───── SUPPLIED RECORDS ─────

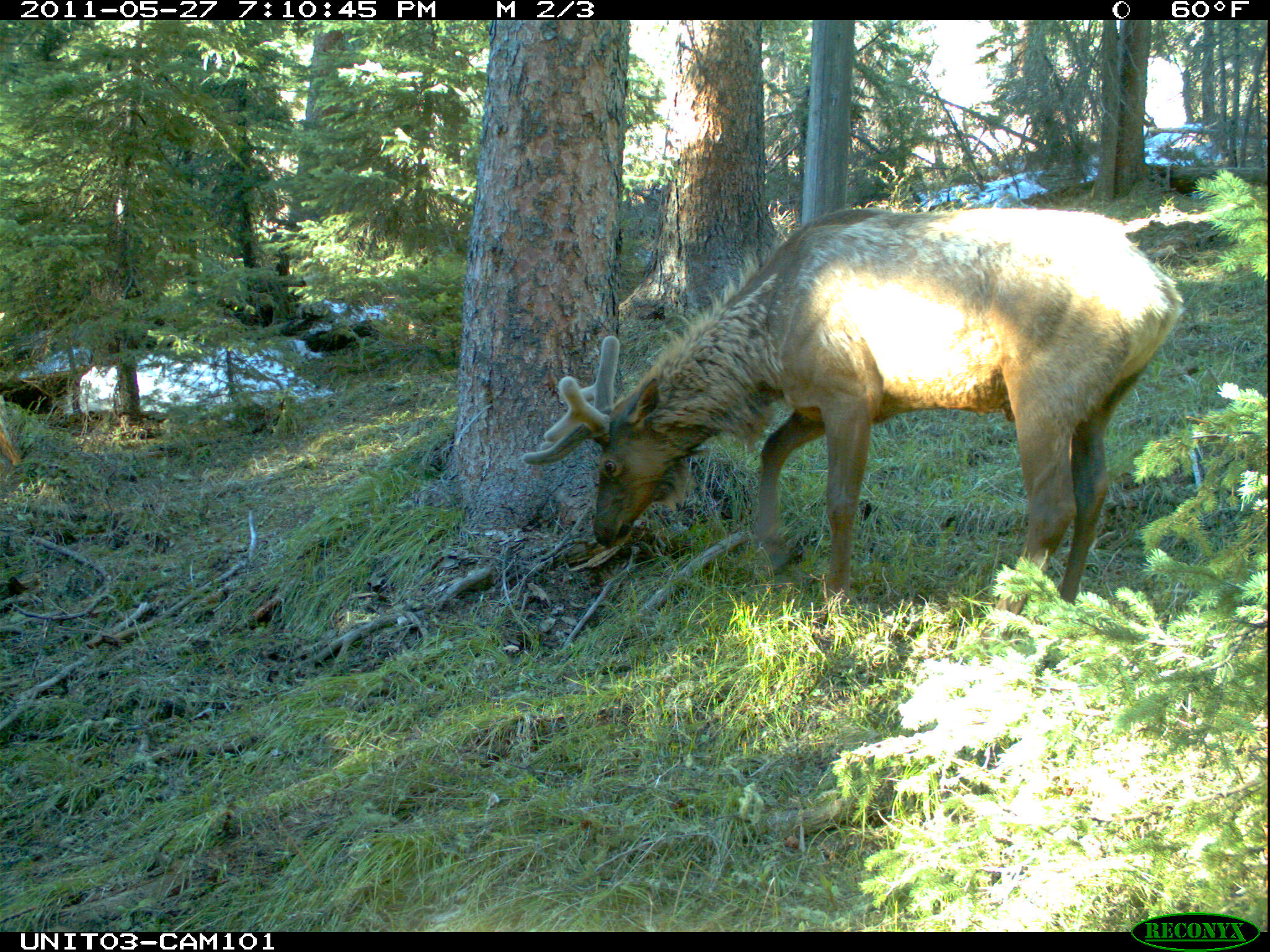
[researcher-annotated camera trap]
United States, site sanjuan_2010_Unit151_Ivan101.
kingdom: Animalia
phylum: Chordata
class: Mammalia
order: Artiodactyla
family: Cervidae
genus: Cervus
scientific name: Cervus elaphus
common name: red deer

─────
───── SUPPLIED RECORDS ─────

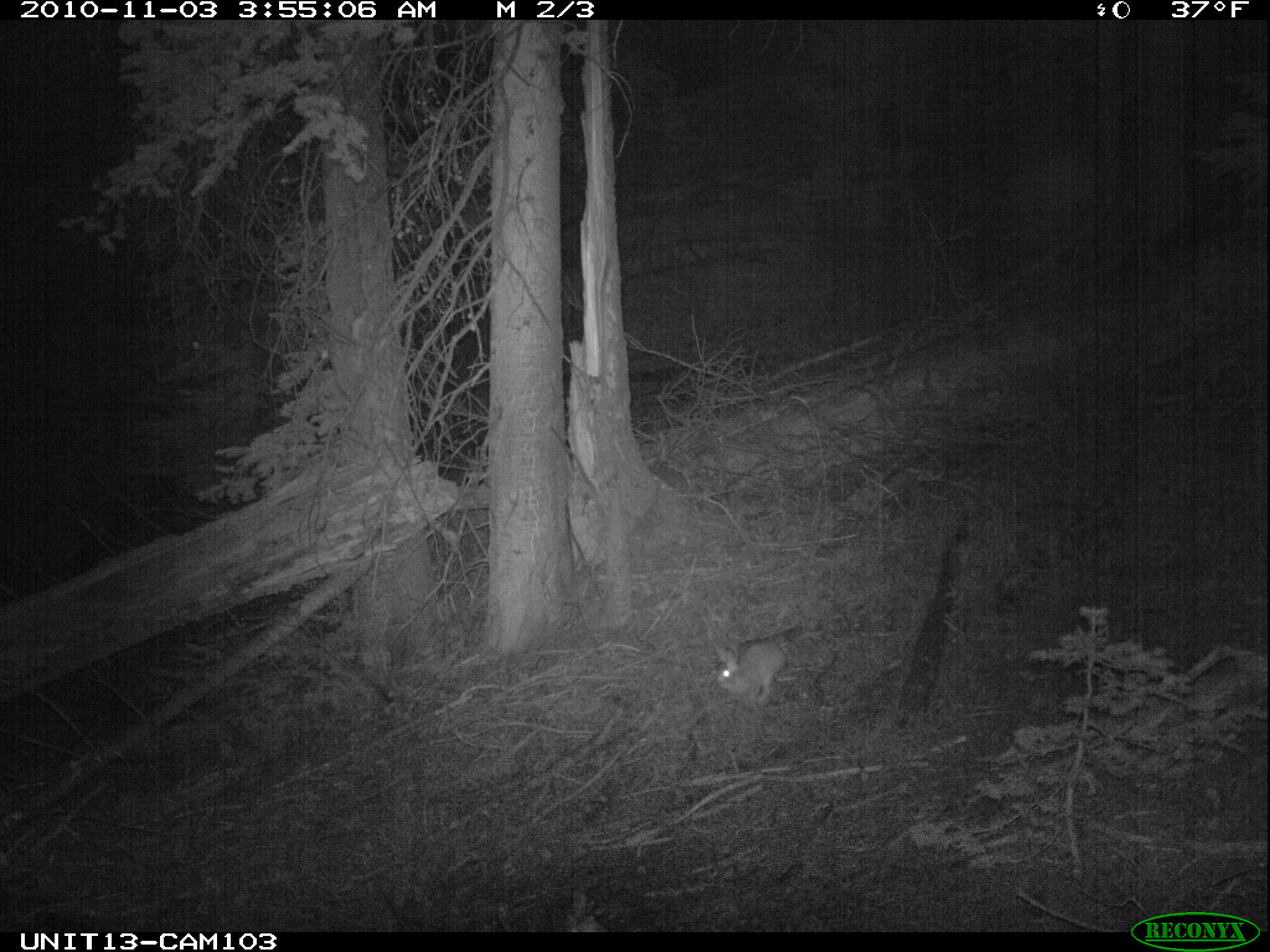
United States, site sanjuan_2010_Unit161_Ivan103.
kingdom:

─────

> TASK PROMPT
Go back to the listing above. Copy word for word the lines from the one with "[researcher-annotated camera trap]" through the one with "common name: red deer", and nothing more.

> SOLVED EXERCISE
[researcher-annotated camera trap]
United States, site sanjuan_2010_Unit151_Ivan101.
kingdom: Animalia
phylum: Chordata
class: Mammalia
order: Artiodactyla
family: Cervidae
genus: Cervus
scientific name: Cervus elaphus
common name: red deer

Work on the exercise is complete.